August 11, 2026
General

OEM Parts and Your Repair: Why What Goes On Your Car Matters

OEM Parts and Your Repair: Why What Goes On Your Car Matters

Read a repair estimate closely and you'll see notes next to the parts: OEM, aftermarket, used, or recycled. Those words decide a lot about how your car fits together, how safe the repair is, and what the vehicle is worth afterward, and most people have never had them explained. We'll explain what they are, and tell you where we stand.

What each type means

OEM stands for original equipment manufacturer. These are the same parts the automaker used to build your car, made to its exact specifications. Aftermarket parts are made by a third party to fit your vehicle, and quality ranges widely, from acceptable to poor. Used parts, sometimes called recycled or LKQ parts, are OEM parts salvaged from another vehicle, carrying whatever wear and history came with it. Knowing the difference matters because it's how you read an estimate and understand what's actually being proposed for your car.

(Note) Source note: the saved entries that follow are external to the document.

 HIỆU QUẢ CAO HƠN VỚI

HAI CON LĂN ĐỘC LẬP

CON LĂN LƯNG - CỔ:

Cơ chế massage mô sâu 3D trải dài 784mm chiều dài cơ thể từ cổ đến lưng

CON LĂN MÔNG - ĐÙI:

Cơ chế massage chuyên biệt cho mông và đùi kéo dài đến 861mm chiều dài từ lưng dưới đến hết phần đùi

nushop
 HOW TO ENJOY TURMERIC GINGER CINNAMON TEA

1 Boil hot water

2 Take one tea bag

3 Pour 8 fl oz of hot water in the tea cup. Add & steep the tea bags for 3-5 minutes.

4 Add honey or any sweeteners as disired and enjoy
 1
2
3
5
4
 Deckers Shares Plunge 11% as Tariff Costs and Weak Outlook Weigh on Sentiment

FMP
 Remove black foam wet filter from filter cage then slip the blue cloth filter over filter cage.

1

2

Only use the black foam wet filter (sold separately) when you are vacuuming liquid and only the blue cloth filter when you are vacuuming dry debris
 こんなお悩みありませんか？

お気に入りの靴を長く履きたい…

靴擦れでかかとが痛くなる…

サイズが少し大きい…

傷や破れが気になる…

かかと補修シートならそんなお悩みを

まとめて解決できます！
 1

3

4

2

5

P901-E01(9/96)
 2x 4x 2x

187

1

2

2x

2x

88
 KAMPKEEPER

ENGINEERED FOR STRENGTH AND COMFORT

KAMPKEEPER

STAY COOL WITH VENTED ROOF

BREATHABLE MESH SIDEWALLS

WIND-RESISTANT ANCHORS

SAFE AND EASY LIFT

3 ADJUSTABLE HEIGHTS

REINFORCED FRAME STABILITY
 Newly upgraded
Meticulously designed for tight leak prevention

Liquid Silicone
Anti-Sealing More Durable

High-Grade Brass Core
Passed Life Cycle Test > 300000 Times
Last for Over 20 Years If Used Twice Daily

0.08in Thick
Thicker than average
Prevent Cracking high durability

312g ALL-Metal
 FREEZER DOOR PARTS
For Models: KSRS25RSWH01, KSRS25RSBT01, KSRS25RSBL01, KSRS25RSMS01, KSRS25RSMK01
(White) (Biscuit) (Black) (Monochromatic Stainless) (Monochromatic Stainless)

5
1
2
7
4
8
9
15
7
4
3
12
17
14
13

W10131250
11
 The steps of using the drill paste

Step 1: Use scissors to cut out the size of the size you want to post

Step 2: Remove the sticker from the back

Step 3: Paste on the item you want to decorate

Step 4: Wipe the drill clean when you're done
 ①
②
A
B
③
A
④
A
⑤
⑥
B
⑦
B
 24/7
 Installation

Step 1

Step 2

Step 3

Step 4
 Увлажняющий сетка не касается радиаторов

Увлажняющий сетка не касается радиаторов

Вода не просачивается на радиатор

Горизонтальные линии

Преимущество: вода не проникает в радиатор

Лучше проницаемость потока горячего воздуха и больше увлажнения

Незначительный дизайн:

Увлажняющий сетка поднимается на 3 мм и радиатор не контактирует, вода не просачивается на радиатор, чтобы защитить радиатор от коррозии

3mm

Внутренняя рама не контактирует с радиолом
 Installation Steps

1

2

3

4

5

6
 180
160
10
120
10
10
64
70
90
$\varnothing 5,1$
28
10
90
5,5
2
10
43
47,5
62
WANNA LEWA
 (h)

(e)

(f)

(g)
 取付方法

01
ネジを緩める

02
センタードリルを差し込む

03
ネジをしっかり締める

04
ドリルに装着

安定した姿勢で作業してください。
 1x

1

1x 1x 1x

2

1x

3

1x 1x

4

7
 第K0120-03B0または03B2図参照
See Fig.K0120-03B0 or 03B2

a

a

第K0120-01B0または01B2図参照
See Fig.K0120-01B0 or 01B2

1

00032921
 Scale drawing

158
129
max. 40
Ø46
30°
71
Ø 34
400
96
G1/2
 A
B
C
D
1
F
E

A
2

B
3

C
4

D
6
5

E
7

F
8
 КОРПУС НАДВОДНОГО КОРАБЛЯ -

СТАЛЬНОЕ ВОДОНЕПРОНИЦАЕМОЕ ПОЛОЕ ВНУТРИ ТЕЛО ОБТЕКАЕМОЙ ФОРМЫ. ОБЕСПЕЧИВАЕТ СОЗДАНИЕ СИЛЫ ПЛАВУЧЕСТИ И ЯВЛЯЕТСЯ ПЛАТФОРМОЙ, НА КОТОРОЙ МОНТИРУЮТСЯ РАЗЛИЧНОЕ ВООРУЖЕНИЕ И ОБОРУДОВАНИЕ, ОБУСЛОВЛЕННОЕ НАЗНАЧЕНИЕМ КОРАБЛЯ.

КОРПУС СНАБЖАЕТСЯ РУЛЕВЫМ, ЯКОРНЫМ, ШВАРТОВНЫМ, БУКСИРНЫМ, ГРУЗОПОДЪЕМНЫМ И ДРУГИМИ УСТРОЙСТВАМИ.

"Like kind and quality," explained

You'll often see the phrase "like kind and quality" on an estimate or in a policy. In plain terms, it's the standard an insurer uses to decide what it will pay for, a replacement part meant to match what was on the car before the damage. It's worth understanding because it's the language behind a lot of parts decisions, and it's often where an insurer's preference for a cheaper part gets justified. On a late-model car, matching the original condition points to new OEM parts, because that's what the manufacturer built the car with.

Why OEM is our standard

We use OEM parts. That's the short version, and it's deliberate. OEM parts are engineered to line up exactly, where aftermarket parts can need coaxing to fit and behave differently in ways you don't notice until later. On anything structural or tied to crash performance, the part has to meet the manufacturer's specifications, which matters most on the aluminum and mixed-material bodies our note on aluminum body repairs gets into. Resale rewards it too, because a repair history built on genuine manufacturer parts holds up when a buyer or a dealer looks closely. On certified repairs OEM parts are often required outright, and meeting that standard is part of what the certification protects.

What that means when you're claiming

Insurers may prefer a less expensive part, and they're allowed to express that preference. What you should know is that you have a say in what goes on your car, and you can ask for OEM and ask why a particular part was specified. We make that case for you. We work with both dealerships and insurers regularly, and we'll repair your car to manufacturer standard with the parts that meet it.

When you get an estimate, read the part column and ask about anything you don't recognize. The parts on your car affect how it drives, how safe it is, and what it's worth later, which is exactly why our standard doesn't move off OEM.

This article is general information, not insurance advice. For what your policy covers on parts, check with your licensed broker.